Pour l’Afrique, assez dépendante des importations énergétiques et du transport maritime, la fermeture ou la perturbation simultanée de ces corridors pourrait déclencher un choc énergétique et logistique aux conséquences macroéconomiques étendues.
À des milliers de kilomètres des zones de combat, les économies africaines observent avec inquiétude l’évolution de la crise au Moyen-Orient. La fermeture annoncée du détroit d’Ormuz par l’Iran, combinée aux menaces persistantes sur la mer Rouge et le canal de Suez, place l’Afrique face à une vulnérabilité.

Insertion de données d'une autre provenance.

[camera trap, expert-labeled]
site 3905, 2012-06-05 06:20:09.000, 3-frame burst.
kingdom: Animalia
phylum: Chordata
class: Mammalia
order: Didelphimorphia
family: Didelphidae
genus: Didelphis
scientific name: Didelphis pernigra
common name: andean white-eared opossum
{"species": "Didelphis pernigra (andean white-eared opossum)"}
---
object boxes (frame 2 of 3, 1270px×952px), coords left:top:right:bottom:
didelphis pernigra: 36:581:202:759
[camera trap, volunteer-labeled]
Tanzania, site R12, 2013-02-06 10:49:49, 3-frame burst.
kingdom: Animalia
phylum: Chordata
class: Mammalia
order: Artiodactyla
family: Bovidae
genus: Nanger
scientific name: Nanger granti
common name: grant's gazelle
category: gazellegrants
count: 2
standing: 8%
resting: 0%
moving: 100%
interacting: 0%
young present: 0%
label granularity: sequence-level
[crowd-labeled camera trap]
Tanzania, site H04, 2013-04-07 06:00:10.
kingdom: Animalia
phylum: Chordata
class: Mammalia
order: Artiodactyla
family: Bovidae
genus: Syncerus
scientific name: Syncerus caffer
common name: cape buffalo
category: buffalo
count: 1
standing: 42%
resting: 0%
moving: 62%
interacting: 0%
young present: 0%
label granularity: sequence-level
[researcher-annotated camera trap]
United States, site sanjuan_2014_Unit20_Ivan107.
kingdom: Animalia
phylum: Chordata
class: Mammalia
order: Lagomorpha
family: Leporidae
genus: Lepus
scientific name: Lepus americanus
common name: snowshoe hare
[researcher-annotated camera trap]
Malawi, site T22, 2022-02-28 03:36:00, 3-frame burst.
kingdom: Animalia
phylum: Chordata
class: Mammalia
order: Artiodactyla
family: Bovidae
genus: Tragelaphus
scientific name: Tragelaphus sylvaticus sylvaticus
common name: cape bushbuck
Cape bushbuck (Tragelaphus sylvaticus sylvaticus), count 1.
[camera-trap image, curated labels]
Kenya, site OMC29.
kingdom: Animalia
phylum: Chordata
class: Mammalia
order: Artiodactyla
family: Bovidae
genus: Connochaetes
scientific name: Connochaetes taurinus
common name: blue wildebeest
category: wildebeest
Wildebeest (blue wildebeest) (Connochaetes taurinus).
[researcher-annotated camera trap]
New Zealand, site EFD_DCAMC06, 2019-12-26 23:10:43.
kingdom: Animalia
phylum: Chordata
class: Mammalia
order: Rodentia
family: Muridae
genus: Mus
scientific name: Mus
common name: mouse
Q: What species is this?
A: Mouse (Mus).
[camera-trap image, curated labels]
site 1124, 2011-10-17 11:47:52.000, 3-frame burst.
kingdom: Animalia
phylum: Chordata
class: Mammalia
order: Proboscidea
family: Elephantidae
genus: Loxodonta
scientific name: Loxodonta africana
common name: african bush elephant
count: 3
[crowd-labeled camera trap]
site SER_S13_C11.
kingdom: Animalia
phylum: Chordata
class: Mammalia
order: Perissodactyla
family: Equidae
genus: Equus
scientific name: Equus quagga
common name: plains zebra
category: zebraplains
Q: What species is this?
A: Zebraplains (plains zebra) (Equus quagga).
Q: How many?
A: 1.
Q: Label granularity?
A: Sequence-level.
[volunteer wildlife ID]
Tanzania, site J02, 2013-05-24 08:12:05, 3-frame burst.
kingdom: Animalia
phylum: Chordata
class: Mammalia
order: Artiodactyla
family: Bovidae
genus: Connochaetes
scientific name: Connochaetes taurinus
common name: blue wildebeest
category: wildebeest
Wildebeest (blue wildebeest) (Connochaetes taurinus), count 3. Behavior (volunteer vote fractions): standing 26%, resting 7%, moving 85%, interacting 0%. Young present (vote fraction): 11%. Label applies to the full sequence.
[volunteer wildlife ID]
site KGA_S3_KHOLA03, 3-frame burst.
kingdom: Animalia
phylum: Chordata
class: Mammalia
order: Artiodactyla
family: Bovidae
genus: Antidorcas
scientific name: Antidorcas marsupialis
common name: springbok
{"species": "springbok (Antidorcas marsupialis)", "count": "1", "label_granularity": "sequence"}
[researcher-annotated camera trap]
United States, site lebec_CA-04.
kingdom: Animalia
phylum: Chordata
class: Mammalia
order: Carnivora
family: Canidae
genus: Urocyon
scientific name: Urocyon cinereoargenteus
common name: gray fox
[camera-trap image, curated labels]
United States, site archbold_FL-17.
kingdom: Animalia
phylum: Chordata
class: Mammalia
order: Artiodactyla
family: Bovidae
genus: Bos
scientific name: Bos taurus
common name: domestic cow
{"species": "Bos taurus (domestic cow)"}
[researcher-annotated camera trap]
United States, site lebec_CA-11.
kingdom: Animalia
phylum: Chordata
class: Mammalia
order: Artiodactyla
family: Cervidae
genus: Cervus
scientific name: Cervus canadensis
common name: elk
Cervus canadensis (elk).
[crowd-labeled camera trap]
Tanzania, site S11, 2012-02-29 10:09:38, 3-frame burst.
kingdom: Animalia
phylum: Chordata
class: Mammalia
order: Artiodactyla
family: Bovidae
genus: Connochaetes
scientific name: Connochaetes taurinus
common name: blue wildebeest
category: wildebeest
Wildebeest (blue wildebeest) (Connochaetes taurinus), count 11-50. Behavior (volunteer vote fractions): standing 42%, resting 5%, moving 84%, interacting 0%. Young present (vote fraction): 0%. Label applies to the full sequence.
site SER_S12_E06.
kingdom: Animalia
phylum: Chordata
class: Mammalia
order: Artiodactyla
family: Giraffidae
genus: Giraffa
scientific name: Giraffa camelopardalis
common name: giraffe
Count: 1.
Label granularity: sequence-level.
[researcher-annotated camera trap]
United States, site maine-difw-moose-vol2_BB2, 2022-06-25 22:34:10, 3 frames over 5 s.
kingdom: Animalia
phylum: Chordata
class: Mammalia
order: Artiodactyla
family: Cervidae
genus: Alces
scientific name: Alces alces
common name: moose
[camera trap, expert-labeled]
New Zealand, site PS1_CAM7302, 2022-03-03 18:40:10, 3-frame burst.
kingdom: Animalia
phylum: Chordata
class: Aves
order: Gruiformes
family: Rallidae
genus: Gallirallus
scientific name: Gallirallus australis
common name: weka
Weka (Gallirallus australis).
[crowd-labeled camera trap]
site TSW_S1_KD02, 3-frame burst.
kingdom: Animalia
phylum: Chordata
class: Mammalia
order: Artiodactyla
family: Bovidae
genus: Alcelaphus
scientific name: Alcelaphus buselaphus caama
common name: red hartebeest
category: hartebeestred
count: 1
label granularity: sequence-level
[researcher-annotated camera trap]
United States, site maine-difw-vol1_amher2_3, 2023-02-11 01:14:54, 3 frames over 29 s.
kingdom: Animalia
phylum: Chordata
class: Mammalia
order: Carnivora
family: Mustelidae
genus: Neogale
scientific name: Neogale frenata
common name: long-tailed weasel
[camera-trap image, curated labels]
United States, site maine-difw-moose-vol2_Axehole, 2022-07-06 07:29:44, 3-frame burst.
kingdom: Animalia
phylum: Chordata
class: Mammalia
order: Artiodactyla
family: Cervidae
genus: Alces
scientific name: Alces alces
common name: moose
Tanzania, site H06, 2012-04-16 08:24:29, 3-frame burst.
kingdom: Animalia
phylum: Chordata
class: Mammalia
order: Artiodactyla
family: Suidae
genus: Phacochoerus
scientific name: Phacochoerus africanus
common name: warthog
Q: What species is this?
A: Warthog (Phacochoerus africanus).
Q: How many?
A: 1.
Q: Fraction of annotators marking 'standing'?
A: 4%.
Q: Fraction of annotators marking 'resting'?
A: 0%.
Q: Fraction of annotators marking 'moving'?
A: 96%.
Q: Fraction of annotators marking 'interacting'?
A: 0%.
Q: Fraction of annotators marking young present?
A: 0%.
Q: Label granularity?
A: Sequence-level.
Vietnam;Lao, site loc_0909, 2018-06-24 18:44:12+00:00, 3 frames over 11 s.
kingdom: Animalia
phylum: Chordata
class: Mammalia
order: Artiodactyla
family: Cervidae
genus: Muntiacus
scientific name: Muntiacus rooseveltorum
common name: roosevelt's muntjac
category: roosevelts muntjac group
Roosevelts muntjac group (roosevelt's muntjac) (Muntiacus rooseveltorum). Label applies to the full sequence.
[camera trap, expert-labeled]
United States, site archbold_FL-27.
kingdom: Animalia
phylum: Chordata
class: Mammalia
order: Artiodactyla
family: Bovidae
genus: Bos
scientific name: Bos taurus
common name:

Le détroit d’Ormuz concentre environ 20% du pétrole consommé dans le monde et une part importante du commerce de gaz naturel liquéfié. Toute interruption durable de ce passage entraînerait de facto une flambée des cours du brut et du Gaz naturel liquéfié (GNL). Pour l’Afrique, majoritairement importatrice nette de produits pétroliers raffinés, la facture s’affiche salée en raison de la hausse des coûts d’importation, de la pression sur les réserves de change et du renchérissement du transport et de la production électrique thermique.
Même si seulement 13% des importations africaines transitent directement par Ormuz, selon les données de l’OMC, l’impact se diffuserait par les prix mondiaux. Une envolée prolongée du pétrole alimenterait l’inflation importée, déjà sensible dans plusieurs pays. Les États seraient contraints d’arbitrer entre réduction des subventions énergétiques, au risque de tensions sociales, ou aggravation des déficits budgétaires.
À cette pression énergétique s’ajoute un risque logistique. D’après l’OMC, le canal de Suez assure entre 12% et 15% du commerce mondial et près de 30% du trafic de conteneurs. Les attaques en mer Rouge ont déjà démontré la fragilité de cet axe, provoquant des détournements massifs vers le cap de Bonne-Espérance. Ce qui a d’ailleurs allongé les délais et augmenté les coûts du fret.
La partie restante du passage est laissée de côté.